Les pieds atteints des maladies du bois sont arrachés pour en éviter la propagation.

Nous n’utilisons plus d’acaricides grâce au prédateur naturel : le Typhlodrome.

Nous utilisons la confusion sexuelle : cette technique biotechnique perturbe le rapprochement des papillons mâles et femelles, Le nombre de chenilles est donc réduit ainsi que les dégâts associés sur la plante et le tout, sans l’utilisation d’insecticides.

L’enherbement et le labourage superficiel permet de préserver la structure de notre sol et la vie qui s’y trouve.
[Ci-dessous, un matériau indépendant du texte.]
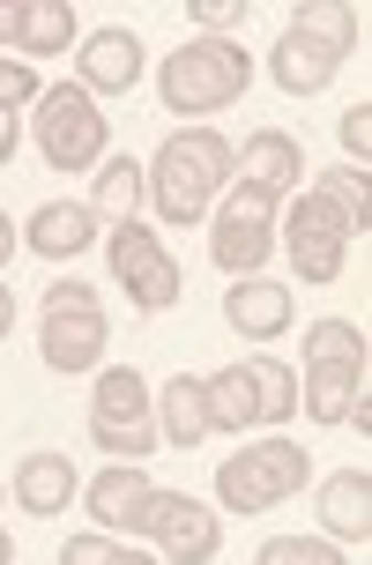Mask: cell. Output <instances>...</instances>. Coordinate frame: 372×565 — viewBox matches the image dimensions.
I'll return each mask as SVG.
<instances>
[{
  "label": "cell",
  "instance_id": "cell-39",
  "mask_svg": "<svg viewBox=\"0 0 372 565\" xmlns=\"http://www.w3.org/2000/svg\"><path fill=\"white\" fill-rule=\"evenodd\" d=\"M0 565H15V536L8 529H0Z\"/></svg>",
  "mask_w": 372,
  "mask_h": 565
},
{
  "label": "cell",
  "instance_id": "cell-27",
  "mask_svg": "<svg viewBox=\"0 0 372 565\" xmlns=\"http://www.w3.org/2000/svg\"><path fill=\"white\" fill-rule=\"evenodd\" d=\"M320 194H328L336 209H343V224H350V231H365V224H372V209H365V201H372V179H365V171L336 164L328 179H320Z\"/></svg>",
  "mask_w": 372,
  "mask_h": 565
},
{
  "label": "cell",
  "instance_id": "cell-36",
  "mask_svg": "<svg viewBox=\"0 0 372 565\" xmlns=\"http://www.w3.org/2000/svg\"><path fill=\"white\" fill-rule=\"evenodd\" d=\"M105 565H164V558H149V551H127V543H113V558Z\"/></svg>",
  "mask_w": 372,
  "mask_h": 565
},
{
  "label": "cell",
  "instance_id": "cell-6",
  "mask_svg": "<svg viewBox=\"0 0 372 565\" xmlns=\"http://www.w3.org/2000/svg\"><path fill=\"white\" fill-rule=\"evenodd\" d=\"M268 246H276V201L231 179L224 209H209V254H216V268H231V282H246L268 260Z\"/></svg>",
  "mask_w": 372,
  "mask_h": 565
},
{
  "label": "cell",
  "instance_id": "cell-23",
  "mask_svg": "<svg viewBox=\"0 0 372 565\" xmlns=\"http://www.w3.org/2000/svg\"><path fill=\"white\" fill-rule=\"evenodd\" d=\"M89 424H149V380L135 365H105L89 395Z\"/></svg>",
  "mask_w": 372,
  "mask_h": 565
},
{
  "label": "cell",
  "instance_id": "cell-11",
  "mask_svg": "<svg viewBox=\"0 0 372 565\" xmlns=\"http://www.w3.org/2000/svg\"><path fill=\"white\" fill-rule=\"evenodd\" d=\"M149 491H157V483L142 477V461H113L105 477H89V483H83V507L97 513V529L142 536V529H149Z\"/></svg>",
  "mask_w": 372,
  "mask_h": 565
},
{
  "label": "cell",
  "instance_id": "cell-16",
  "mask_svg": "<svg viewBox=\"0 0 372 565\" xmlns=\"http://www.w3.org/2000/svg\"><path fill=\"white\" fill-rule=\"evenodd\" d=\"M224 320L238 328V335H254V342L284 335V328H290V282H276V276L231 282V290H224Z\"/></svg>",
  "mask_w": 372,
  "mask_h": 565
},
{
  "label": "cell",
  "instance_id": "cell-29",
  "mask_svg": "<svg viewBox=\"0 0 372 565\" xmlns=\"http://www.w3.org/2000/svg\"><path fill=\"white\" fill-rule=\"evenodd\" d=\"M89 447H105L113 461H142V454H157L164 439H157V424H89Z\"/></svg>",
  "mask_w": 372,
  "mask_h": 565
},
{
  "label": "cell",
  "instance_id": "cell-14",
  "mask_svg": "<svg viewBox=\"0 0 372 565\" xmlns=\"http://www.w3.org/2000/svg\"><path fill=\"white\" fill-rule=\"evenodd\" d=\"M83 499V477H75V461L67 454H23L15 461V507L38 513V521H53Z\"/></svg>",
  "mask_w": 372,
  "mask_h": 565
},
{
  "label": "cell",
  "instance_id": "cell-26",
  "mask_svg": "<svg viewBox=\"0 0 372 565\" xmlns=\"http://www.w3.org/2000/svg\"><path fill=\"white\" fill-rule=\"evenodd\" d=\"M246 372H254V395H261V424L298 417V372L276 365V358H246Z\"/></svg>",
  "mask_w": 372,
  "mask_h": 565
},
{
  "label": "cell",
  "instance_id": "cell-19",
  "mask_svg": "<svg viewBox=\"0 0 372 565\" xmlns=\"http://www.w3.org/2000/svg\"><path fill=\"white\" fill-rule=\"evenodd\" d=\"M157 439H164V447H201V439H209V395H201V380L194 372H179V380H164V395H157Z\"/></svg>",
  "mask_w": 372,
  "mask_h": 565
},
{
  "label": "cell",
  "instance_id": "cell-7",
  "mask_svg": "<svg viewBox=\"0 0 372 565\" xmlns=\"http://www.w3.org/2000/svg\"><path fill=\"white\" fill-rule=\"evenodd\" d=\"M350 238L358 231L343 224V209L320 194H298V209H284V246H290V268H298V282H336L350 260Z\"/></svg>",
  "mask_w": 372,
  "mask_h": 565
},
{
  "label": "cell",
  "instance_id": "cell-35",
  "mask_svg": "<svg viewBox=\"0 0 372 565\" xmlns=\"http://www.w3.org/2000/svg\"><path fill=\"white\" fill-rule=\"evenodd\" d=\"M15 141H23V127H15V113H0V164L15 157Z\"/></svg>",
  "mask_w": 372,
  "mask_h": 565
},
{
  "label": "cell",
  "instance_id": "cell-20",
  "mask_svg": "<svg viewBox=\"0 0 372 565\" xmlns=\"http://www.w3.org/2000/svg\"><path fill=\"white\" fill-rule=\"evenodd\" d=\"M201 395H209V431H254L261 424V395H254V372L246 365H224V372H209L201 380Z\"/></svg>",
  "mask_w": 372,
  "mask_h": 565
},
{
  "label": "cell",
  "instance_id": "cell-8",
  "mask_svg": "<svg viewBox=\"0 0 372 565\" xmlns=\"http://www.w3.org/2000/svg\"><path fill=\"white\" fill-rule=\"evenodd\" d=\"M142 536H157L164 565H209L216 543H224V521H216V507H201L187 491H149V529Z\"/></svg>",
  "mask_w": 372,
  "mask_h": 565
},
{
  "label": "cell",
  "instance_id": "cell-33",
  "mask_svg": "<svg viewBox=\"0 0 372 565\" xmlns=\"http://www.w3.org/2000/svg\"><path fill=\"white\" fill-rule=\"evenodd\" d=\"M343 149H350V171H365V157H372V105L365 97L343 113Z\"/></svg>",
  "mask_w": 372,
  "mask_h": 565
},
{
  "label": "cell",
  "instance_id": "cell-3",
  "mask_svg": "<svg viewBox=\"0 0 372 565\" xmlns=\"http://www.w3.org/2000/svg\"><path fill=\"white\" fill-rule=\"evenodd\" d=\"M30 135L45 149V164L53 171H97L105 164V149H113V127L97 113V97L83 83H53L38 105H30Z\"/></svg>",
  "mask_w": 372,
  "mask_h": 565
},
{
  "label": "cell",
  "instance_id": "cell-17",
  "mask_svg": "<svg viewBox=\"0 0 372 565\" xmlns=\"http://www.w3.org/2000/svg\"><path fill=\"white\" fill-rule=\"evenodd\" d=\"M320 529L336 543H372V477L365 469H336L320 483Z\"/></svg>",
  "mask_w": 372,
  "mask_h": 565
},
{
  "label": "cell",
  "instance_id": "cell-2",
  "mask_svg": "<svg viewBox=\"0 0 372 565\" xmlns=\"http://www.w3.org/2000/svg\"><path fill=\"white\" fill-rule=\"evenodd\" d=\"M246 89H254V60H246L238 38H187V45L157 67V97H164L179 119L224 113V105L246 97Z\"/></svg>",
  "mask_w": 372,
  "mask_h": 565
},
{
  "label": "cell",
  "instance_id": "cell-15",
  "mask_svg": "<svg viewBox=\"0 0 372 565\" xmlns=\"http://www.w3.org/2000/svg\"><path fill=\"white\" fill-rule=\"evenodd\" d=\"M23 238H30L38 260H75V254H89V238H97V209H89V201H45V209H30Z\"/></svg>",
  "mask_w": 372,
  "mask_h": 565
},
{
  "label": "cell",
  "instance_id": "cell-18",
  "mask_svg": "<svg viewBox=\"0 0 372 565\" xmlns=\"http://www.w3.org/2000/svg\"><path fill=\"white\" fill-rule=\"evenodd\" d=\"M336 67H343V60L320 53L313 38H298V30H284V38H276V53H268V75H276L284 97H320V89L336 83Z\"/></svg>",
  "mask_w": 372,
  "mask_h": 565
},
{
  "label": "cell",
  "instance_id": "cell-28",
  "mask_svg": "<svg viewBox=\"0 0 372 565\" xmlns=\"http://www.w3.org/2000/svg\"><path fill=\"white\" fill-rule=\"evenodd\" d=\"M254 565H343V551L320 536H268L254 551Z\"/></svg>",
  "mask_w": 372,
  "mask_h": 565
},
{
  "label": "cell",
  "instance_id": "cell-24",
  "mask_svg": "<svg viewBox=\"0 0 372 565\" xmlns=\"http://www.w3.org/2000/svg\"><path fill=\"white\" fill-rule=\"evenodd\" d=\"M142 194H149L142 164H135V157H105V164H97V201H89V209L113 216V224H127V216L142 209Z\"/></svg>",
  "mask_w": 372,
  "mask_h": 565
},
{
  "label": "cell",
  "instance_id": "cell-21",
  "mask_svg": "<svg viewBox=\"0 0 372 565\" xmlns=\"http://www.w3.org/2000/svg\"><path fill=\"white\" fill-rule=\"evenodd\" d=\"M306 417L313 424H350V409L365 402V372L358 365H306Z\"/></svg>",
  "mask_w": 372,
  "mask_h": 565
},
{
  "label": "cell",
  "instance_id": "cell-34",
  "mask_svg": "<svg viewBox=\"0 0 372 565\" xmlns=\"http://www.w3.org/2000/svg\"><path fill=\"white\" fill-rule=\"evenodd\" d=\"M113 558V536H67L60 543V565H105Z\"/></svg>",
  "mask_w": 372,
  "mask_h": 565
},
{
  "label": "cell",
  "instance_id": "cell-9",
  "mask_svg": "<svg viewBox=\"0 0 372 565\" xmlns=\"http://www.w3.org/2000/svg\"><path fill=\"white\" fill-rule=\"evenodd\" d=\"M142 38L135 30H89L83 45H75V83L89 89V97H119V89H135L142 83Z\"/></svg>",
  "mask_w": 372,
  "mask_h": 565
},
{
  "label": "cell",
  "instance_id": "cell-30",
  "mask_svg": "<svg viewBox=\"0 0 372 565\" xmlns=\"http://www.w3.org/2000/svg\"><path fill=\"white\" fill-rule=\"evenodd\" d=\"M38 312H105V306H97V290H89L83 276H53L45 298H38Z\"/></svg>",
  "mask_w": 372,
  "mask_h": 565
},
{
  "label": "cell",
  "instance_id": "cell-32",
  "mask_svg": "<svg viewBox=\"0 0 372 565\" xmlns=\"http://www.w3.org/2000/svg\"><path fill=\"white\" fill-rule=\"evenodd\" d=\"M187 15L201 23V38H224V30L246 23V0H187Z\"/></svg>",
  "mask_w": 372,
  "mask_h": 565
},
{
  "label": "cell",
  "instance_id": "cell-1",
  "mask_svg": "<svg viewBox=\"0 0 372 565\" xmlns=\"http://www.w3.org/2000/svg\"><path fill=\"white\" fill-rule=\"evenodd\" d=\"M142 179H149V209L187 231L209 216V194H224L231 179H238V141L209 135V127H179L142 164Z\"/></svg>",
  "mask_w": 372,
  "mask_h": 565
},
{
  "label": "cell",
  "instance_id": "cell-12",
  "mask_svg": "<svg viewBox=\"0 0 372 565\" xmlns=\"http://www.w3.org/2000/svg\"><path fill=\"white\" fill-rule=\"evenodd\" d=\"M105 312H45V328H38V358L60 372V380H75V372H97L105 365Z\"/></svg>",
  "mask_w": 372,
  "mask_h": 565
},
{
  "label": "cell",
  "instance_id": "cell-4",
  "mask_svg": "<svg viewBox=\"0 0 372 565\" xmlns=\"http://www.w3.org/2000/svg\"><path fill=\"white\" fill-rule=\"evenodd\" d=\"M313 477V461L298 439H261V447H238L231 461H216V507L231 513H268L298 499V483Z\"/></svg>",
  "mask_w": 372,
  "mask_h": 565
},
{
  "label": "cell",
  "instance_id": "cell-25",
  "mask_svg": "<svg viewBox=\"0 0 372 565\" xmlns=\"http://www.w3.org/2000/svg\"><path fill=\"white\" fill-rule=\"evenodd\" d=\"M365 328L358 320H313L306 328V365H358L365 372Z\"/></svg>",
  "mask_w": 372,
  "mask_h": 565
},
{
  "label": "cell",
  "instance_id": "cell-22",
  "mask_svg": "<svg viewBox=\"0 0 372 565\" xmlns=\"http://www.w3.org/2000/svg\"><path fill=\"white\" fill-rule=\"evenodd\" d=\"M290 30L313 38L320 53H336V60L358 53V8H350V0H298V8H290Z\"/></svg>",
  "mask_w": 372,
  "mask_h": 565
},
{
  "label": "cell",
  "instance_id": "cell-38",
  "mask_svg": "<svg viewBox=\"0 0 372 565\" xmlns=\"http://www.w3.org/2000/svg\"><path fill=\"white\" fill-rule=\"evenodd\" d=\"M8 260H15V224L0 216V268H8Z\"/></svg>",
  "mask_w": 372,
  "mask_h": 565
},
{
  "label": "cell",
  "instance_id": "cell-5",
  "mask_svg": "<svg viewBox=\"0 0 372 565\" xmlns=\"http://www.w3.org/2000/svg\"><path fill=\"white\" fill-rule=\"evenodd\" d=\"M113 276L119 290H127V306L135 312H172L179 290H187V276H179V260L164 254V238L142 224V216H127V224H113Z\"/></svg>",
  "mask_w": 372,
  "mask_h": 565
},
{
  "label": "cell",
  "instance_id": "cell-10",
  "mask_svg": "<svg viewBox=\"0 0 372 565\" xmlns=\"http://www.w3.org/2000/svg\"><path fill=\"white\" fill-rule=\"evenodd\" d=\"M75 8L67 0H0V45H15L23 60H53L75 45Z\"/></svg>",
  "mask_w": 372,
  "mask_h": 565
},
{
  "label": "cell",
  "instance_id": "cell-13",
  "mask_svg": "<svg viewBox=\"0 0 372 565\" xmlns=\"http://www.w3.org/2000/svg\"><path fill=\"white\" fill-rule=\"evenodd\" d=\"M298 171H306V149H298L284 127H261V135L238 141V186L284 201V194H298Z\"/></svg>",
  "mask_w": 372,
  "mask_h": 565
},
{
  "label": "cell",
  "instance_id": "cell-31",
  "mask_svg": "<svg viewBox=\"0 0 372 565\" xmlns=\"http://www.w3.org/2000/svg\"><path fill=\"white\" fill-rule=\"evenodd\" d=\"M45 97V83L30 75L23 60H0V113H23V105H38Z\"/></svg>",
  "mask_w": 372,
  "mask_h": 565
},
{
  "label": "cell",
  "instance_id": "cell-37",
  "mask_svg": "<svg viewBox=\"0 0 372 565\" xmlns=\"http://www.w3.org/2000/svg\"><path fill=\"white\" fill-rule=\"evenodd\" d=\"M8 328H15V298H8V282H0V342H8Z\"/></svg>",
  "mask_w": 372,
  "mask_h": 565
}]
</instances>
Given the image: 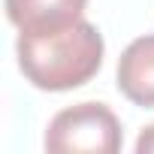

Plutôt que d’enlever ou de brûler les sarments, nous les broyons pour les réincorporer dans la terre tout en la nourrissant.

Nous préférons également utiliser un engrais organique utilisable en Agriculture Biologique pour apporter à la plante et au sol ce dont ils ont besoin.

Pour protéger la vigne tout en réduisant la quantité de produits phytosanitaires, les traitements sont réfléchis et se font selon l’intensité de la maladie et le temps. Dans le but de nous améliorer et mieux faire, cette année, nous allons favoriser les produits de bio contrôle.